Logically, CFMutableStringRef is a strict superset of CFStringRef. It would follow, then, that passing a bona fide immutable CFStringRef to a CFMutableString API call would cause "some kind of problem". While this may not be true now (i.e., 10.6), I know for a fact that the following was true in the past: The CFMutableString API calls did not verify that "the string argument" was actually mutable (this was actually true for all types that made a distinction between immutable and mutable). The checks were there, but they were in the form of debug assertions that were disabled on "Release" builds (in other words, the checks were never performed in practice).
This is (or possibly was) officially not considered to be a bug, and the (trivial) mutability checks were not done "for performance reasons". No "public" API is provided to tell the mutability of a CFString pointer (or mutability of any type). Combined with Toll-Free bridging, this meant that you could mutate immutable NSString objects, even though the NSMutableString APIs did perform a mutability check and caused "some kind of problem" when trying to mutate an immutable object. Flavor with the fact that #"" constant strings in your source are mapped to read-only memory at run time.
The official line, as I recall, was "not to pass immutable objects, either CFStringRef or NSString, to CFMutableString API's, and further more, it was a bug to do so". When it was pointed out that there might be some security related issues with this stance (never mind the fact that it was fundamentally impossible), say if anything ever made the mistake of critically depending on the immutability of a string, especially "well known" strings, the answer was "the problem is theoretical and nothing will be done at this time until a workable exploit can be demonstrated."
Update: I was curious to see what the current behavior is. On my machine, running 10.6.4, using CFMutableString API's on an immutable CFString causes the immutable string to become essentially #"", which is at least better than what it did before (<= 10.5) and actually mutate the string. Definitely not the ideal solution, has that bitter real world taste to it where its only redeeming quality is that it is "the least worst solution".

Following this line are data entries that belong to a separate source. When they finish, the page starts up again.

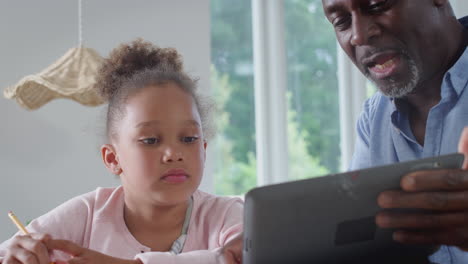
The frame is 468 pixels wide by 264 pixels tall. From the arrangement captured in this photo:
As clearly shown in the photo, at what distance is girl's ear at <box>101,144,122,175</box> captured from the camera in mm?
1401

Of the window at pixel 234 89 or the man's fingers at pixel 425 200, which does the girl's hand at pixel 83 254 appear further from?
the window at pixel 234 89

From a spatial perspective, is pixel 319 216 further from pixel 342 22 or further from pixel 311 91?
pixel 311 91

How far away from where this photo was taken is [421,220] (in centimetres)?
82

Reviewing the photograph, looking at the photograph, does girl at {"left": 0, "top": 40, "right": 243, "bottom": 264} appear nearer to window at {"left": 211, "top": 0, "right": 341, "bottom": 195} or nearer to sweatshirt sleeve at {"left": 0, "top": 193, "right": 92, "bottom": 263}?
sweatshirt sleeve at {"left": 0, "top": 193, "right": 92, "bottom": 263}

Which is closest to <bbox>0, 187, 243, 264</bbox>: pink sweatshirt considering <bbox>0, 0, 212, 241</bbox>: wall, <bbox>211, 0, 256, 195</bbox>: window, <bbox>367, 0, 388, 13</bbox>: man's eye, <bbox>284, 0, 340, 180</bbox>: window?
<bbox>367, 0, 388, 13</bbox>: man's eye

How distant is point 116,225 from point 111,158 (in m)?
0.18

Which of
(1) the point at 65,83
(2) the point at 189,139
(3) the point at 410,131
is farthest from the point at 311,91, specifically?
(2) the point at 189,139

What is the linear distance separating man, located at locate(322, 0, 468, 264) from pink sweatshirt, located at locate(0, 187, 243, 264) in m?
0.48

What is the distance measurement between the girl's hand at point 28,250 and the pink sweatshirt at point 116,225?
178 millimetres

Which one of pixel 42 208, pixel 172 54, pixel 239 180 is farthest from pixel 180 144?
pixel 239 180

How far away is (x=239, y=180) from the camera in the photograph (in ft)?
13.6

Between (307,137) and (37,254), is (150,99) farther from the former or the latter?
(307,137)

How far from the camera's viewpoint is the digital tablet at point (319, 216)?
0.72m

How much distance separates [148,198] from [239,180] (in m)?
2.89
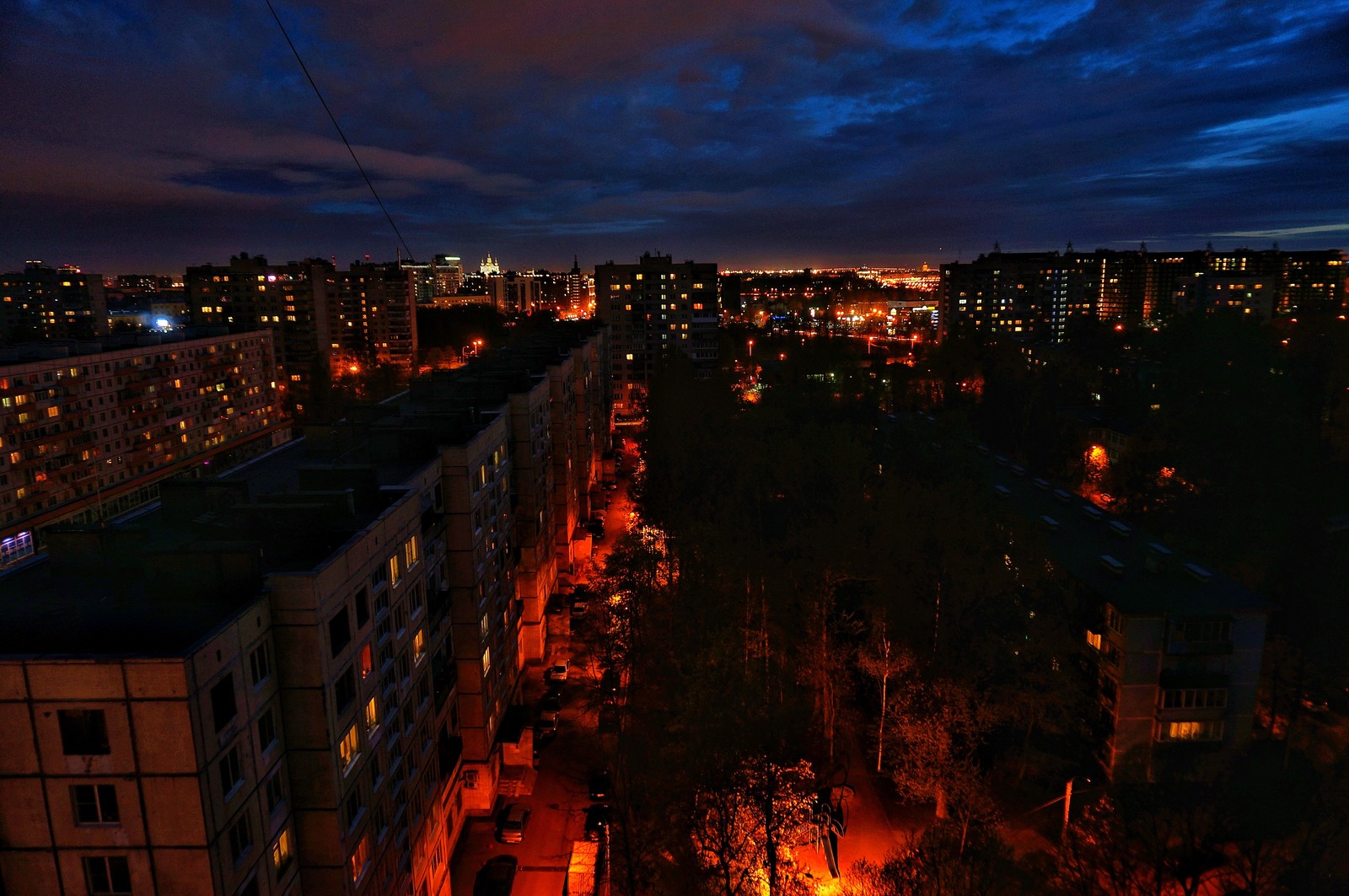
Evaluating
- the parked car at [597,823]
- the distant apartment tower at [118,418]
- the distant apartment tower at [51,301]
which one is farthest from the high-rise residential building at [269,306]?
the parked car at [597,823]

So remember, be careful in your assumptions! You can do it, but if you do, it's more important that you not do it wrong. :) Of course, a lot of "wrong" solutions will work, so the fact that things are working is not necessarily proof that you're doing it right. Good times!
Also, in a Duck Typed system it is often considered bad form, and possibly even a bug, to "look too closely at the type of an object". Objective-C is definitely a Duck Typed system and this unquestionably bleeds over in to Core Foundation due to the tight coupling of Toll-Free bridging. CFTypeRef is a direct manifestation of this Duck Type ambiguity, and depending heavily on the context, may be an explicit way of saying "You are not supposed to be looking too closely at the types".
If you want to find out what type a CFTypeRef is during development, you can use the following snippet.
printf("CFTypeRef type is: %s\n",CFStringGetCStringPtr(CFCopyTypeIDDescription(CFGetTypeID(myObjectRef)),kCFStringEncodingUTF8));
This will print a human readable name for the type so you know what it is. But Apple makes no guarantees that they'll keep these descriptions consistant so don't use this in production code. (As is the snippet will leak memory but you should only use it during development anyway so who cares).